_WHAT YOU ARE ASKED TO DO:_
Show each line in the entries below that contains the word "nearest".

_SOURCE DATA:_
____________

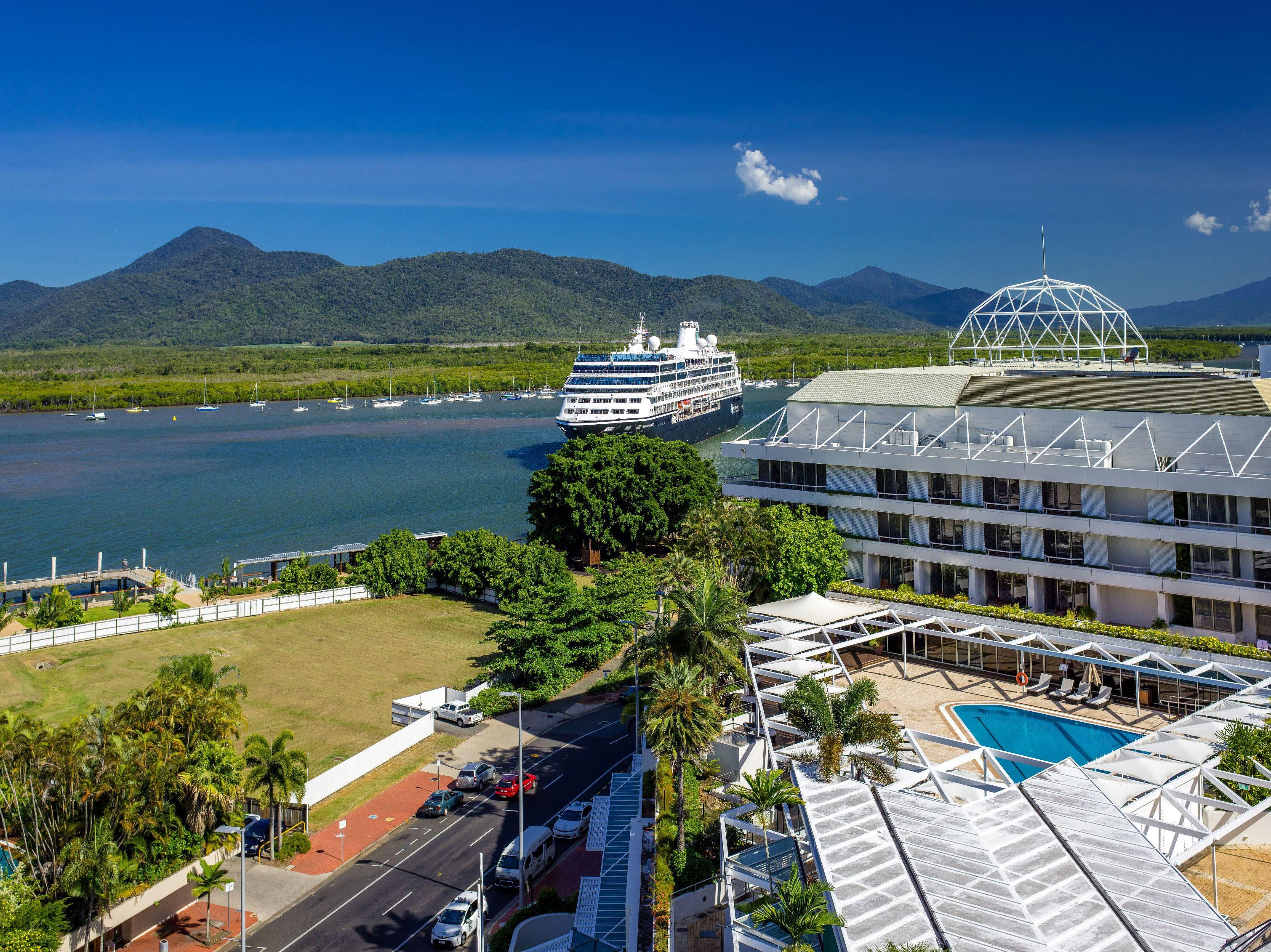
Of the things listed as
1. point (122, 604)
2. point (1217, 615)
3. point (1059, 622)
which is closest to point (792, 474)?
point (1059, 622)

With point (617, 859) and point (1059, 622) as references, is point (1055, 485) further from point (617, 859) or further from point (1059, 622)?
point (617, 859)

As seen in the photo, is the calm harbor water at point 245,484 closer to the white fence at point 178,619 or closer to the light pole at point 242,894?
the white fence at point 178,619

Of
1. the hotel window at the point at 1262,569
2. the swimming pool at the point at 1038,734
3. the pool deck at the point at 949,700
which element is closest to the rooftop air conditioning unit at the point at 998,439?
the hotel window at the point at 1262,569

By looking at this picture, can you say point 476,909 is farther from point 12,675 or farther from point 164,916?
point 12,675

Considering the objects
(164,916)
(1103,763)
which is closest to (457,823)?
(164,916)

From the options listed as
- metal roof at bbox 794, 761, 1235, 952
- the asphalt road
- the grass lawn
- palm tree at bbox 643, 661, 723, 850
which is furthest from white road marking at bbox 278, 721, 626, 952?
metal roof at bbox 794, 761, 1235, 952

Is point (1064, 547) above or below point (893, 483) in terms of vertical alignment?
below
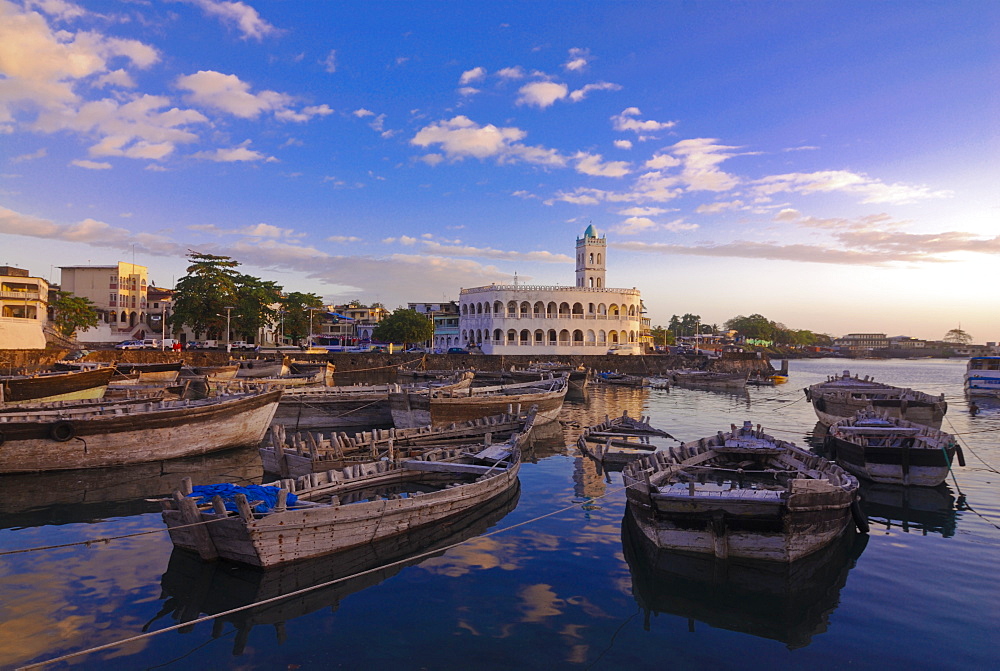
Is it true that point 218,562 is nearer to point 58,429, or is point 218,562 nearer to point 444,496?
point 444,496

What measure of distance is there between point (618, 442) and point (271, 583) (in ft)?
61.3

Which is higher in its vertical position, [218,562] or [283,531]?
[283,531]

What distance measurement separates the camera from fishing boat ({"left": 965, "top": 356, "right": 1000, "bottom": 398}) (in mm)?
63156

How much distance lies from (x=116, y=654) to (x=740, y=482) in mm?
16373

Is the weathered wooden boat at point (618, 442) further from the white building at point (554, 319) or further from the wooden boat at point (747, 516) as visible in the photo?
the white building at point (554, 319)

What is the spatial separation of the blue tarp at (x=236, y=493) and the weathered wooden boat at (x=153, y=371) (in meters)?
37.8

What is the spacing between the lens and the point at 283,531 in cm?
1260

____________

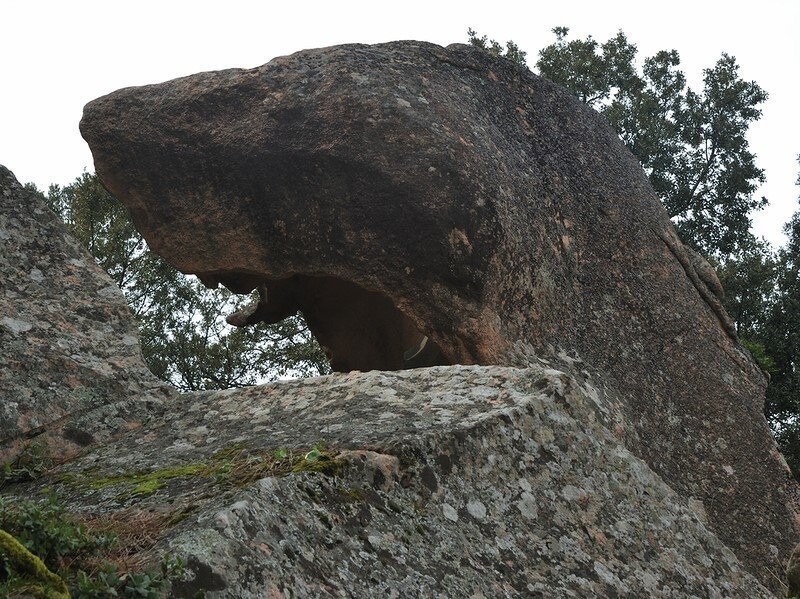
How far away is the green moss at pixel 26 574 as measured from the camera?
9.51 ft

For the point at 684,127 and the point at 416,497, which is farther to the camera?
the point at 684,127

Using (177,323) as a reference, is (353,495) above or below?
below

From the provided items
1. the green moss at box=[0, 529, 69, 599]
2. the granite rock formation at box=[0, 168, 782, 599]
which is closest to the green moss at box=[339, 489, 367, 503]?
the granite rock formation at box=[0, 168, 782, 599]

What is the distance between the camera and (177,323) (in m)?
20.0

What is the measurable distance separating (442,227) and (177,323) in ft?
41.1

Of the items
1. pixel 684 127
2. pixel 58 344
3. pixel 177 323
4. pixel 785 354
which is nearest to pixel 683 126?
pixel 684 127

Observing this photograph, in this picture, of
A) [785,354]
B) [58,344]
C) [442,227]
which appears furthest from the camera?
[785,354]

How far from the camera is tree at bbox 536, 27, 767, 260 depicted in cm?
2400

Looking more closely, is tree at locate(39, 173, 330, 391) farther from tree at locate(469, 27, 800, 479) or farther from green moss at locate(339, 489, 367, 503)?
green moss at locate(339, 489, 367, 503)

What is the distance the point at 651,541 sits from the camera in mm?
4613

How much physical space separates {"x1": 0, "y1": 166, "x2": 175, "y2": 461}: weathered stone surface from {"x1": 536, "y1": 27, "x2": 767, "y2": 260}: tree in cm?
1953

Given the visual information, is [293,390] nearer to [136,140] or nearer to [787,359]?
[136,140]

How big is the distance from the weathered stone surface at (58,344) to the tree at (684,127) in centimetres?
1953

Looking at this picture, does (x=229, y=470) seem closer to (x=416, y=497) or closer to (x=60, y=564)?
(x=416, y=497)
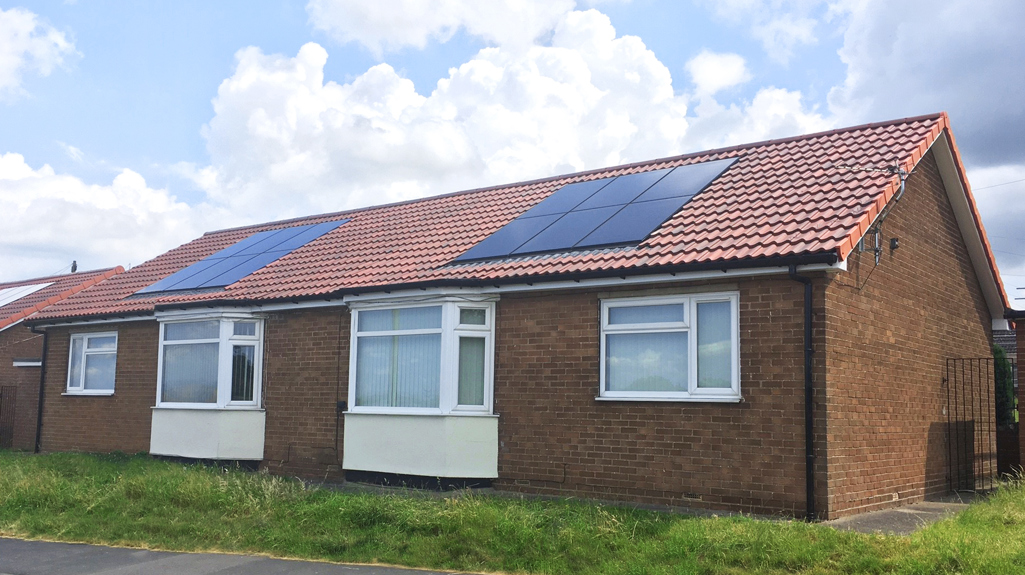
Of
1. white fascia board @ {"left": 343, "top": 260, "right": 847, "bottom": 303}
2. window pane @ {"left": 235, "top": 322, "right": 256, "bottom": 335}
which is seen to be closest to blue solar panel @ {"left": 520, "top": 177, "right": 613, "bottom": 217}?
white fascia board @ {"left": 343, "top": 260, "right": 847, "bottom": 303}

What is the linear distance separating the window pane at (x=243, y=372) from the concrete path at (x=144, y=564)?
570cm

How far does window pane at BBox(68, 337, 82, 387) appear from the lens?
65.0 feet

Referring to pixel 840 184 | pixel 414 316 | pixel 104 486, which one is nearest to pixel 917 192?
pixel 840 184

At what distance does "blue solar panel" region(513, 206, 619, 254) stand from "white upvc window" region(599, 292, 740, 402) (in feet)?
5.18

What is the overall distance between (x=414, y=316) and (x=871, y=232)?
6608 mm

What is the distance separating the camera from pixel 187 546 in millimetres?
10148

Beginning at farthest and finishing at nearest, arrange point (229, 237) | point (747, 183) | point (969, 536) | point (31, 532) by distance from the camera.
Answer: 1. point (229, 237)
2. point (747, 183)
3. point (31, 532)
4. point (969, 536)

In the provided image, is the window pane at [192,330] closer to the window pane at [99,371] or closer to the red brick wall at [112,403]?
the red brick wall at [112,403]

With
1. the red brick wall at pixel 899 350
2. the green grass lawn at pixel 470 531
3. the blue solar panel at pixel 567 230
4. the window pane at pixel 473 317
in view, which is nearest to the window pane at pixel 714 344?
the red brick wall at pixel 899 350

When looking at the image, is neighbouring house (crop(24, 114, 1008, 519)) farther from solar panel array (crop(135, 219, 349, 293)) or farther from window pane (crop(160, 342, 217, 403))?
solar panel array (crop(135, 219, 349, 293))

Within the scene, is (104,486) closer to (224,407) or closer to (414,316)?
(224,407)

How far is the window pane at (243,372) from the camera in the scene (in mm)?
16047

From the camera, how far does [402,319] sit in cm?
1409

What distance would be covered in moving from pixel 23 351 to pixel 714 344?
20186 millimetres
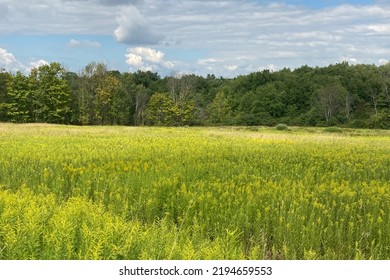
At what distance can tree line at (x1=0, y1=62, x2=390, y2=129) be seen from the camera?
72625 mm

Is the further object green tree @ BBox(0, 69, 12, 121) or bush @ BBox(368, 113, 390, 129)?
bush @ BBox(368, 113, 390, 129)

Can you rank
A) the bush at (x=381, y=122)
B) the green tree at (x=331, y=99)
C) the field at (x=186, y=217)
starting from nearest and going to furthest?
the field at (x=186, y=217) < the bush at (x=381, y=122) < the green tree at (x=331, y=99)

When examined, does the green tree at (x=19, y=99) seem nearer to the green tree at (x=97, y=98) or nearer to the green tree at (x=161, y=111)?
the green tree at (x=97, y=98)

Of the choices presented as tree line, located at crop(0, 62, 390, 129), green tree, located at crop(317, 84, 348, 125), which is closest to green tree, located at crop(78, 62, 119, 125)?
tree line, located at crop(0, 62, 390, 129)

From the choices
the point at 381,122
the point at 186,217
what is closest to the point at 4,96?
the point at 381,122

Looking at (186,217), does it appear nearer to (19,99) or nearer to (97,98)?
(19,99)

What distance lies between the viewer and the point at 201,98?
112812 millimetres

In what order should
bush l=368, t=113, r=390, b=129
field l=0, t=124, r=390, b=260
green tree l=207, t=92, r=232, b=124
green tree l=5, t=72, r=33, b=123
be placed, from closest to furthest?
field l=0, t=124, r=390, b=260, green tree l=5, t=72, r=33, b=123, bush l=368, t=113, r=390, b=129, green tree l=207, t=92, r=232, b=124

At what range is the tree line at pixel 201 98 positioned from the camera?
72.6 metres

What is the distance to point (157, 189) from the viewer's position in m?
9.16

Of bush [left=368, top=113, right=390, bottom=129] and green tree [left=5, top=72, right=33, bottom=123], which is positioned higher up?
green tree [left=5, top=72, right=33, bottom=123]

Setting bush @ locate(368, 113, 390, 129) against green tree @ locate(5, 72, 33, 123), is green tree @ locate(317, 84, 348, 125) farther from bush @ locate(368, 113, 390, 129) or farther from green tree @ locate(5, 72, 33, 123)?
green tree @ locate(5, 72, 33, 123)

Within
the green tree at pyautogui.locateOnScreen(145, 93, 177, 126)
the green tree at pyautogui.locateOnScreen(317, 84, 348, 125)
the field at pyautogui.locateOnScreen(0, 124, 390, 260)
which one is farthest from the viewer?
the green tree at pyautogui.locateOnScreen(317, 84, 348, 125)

____________

_COMPLETE ANSWER:_
which is nearest to pixel 683 126?
Referring to pixel 840 184 | pixel 414 316 | pixel 104 486, which one is nearest to pixel 917 192?
Beginning at farthest and finishing at nearest, arrange point (229, 237) | point (747, 183) | point (969, 536) | point (31, 532) by distance from the camera.
in view, which is nearest to the window pane at pixel 714 344?
starting from nearest and going to furthest?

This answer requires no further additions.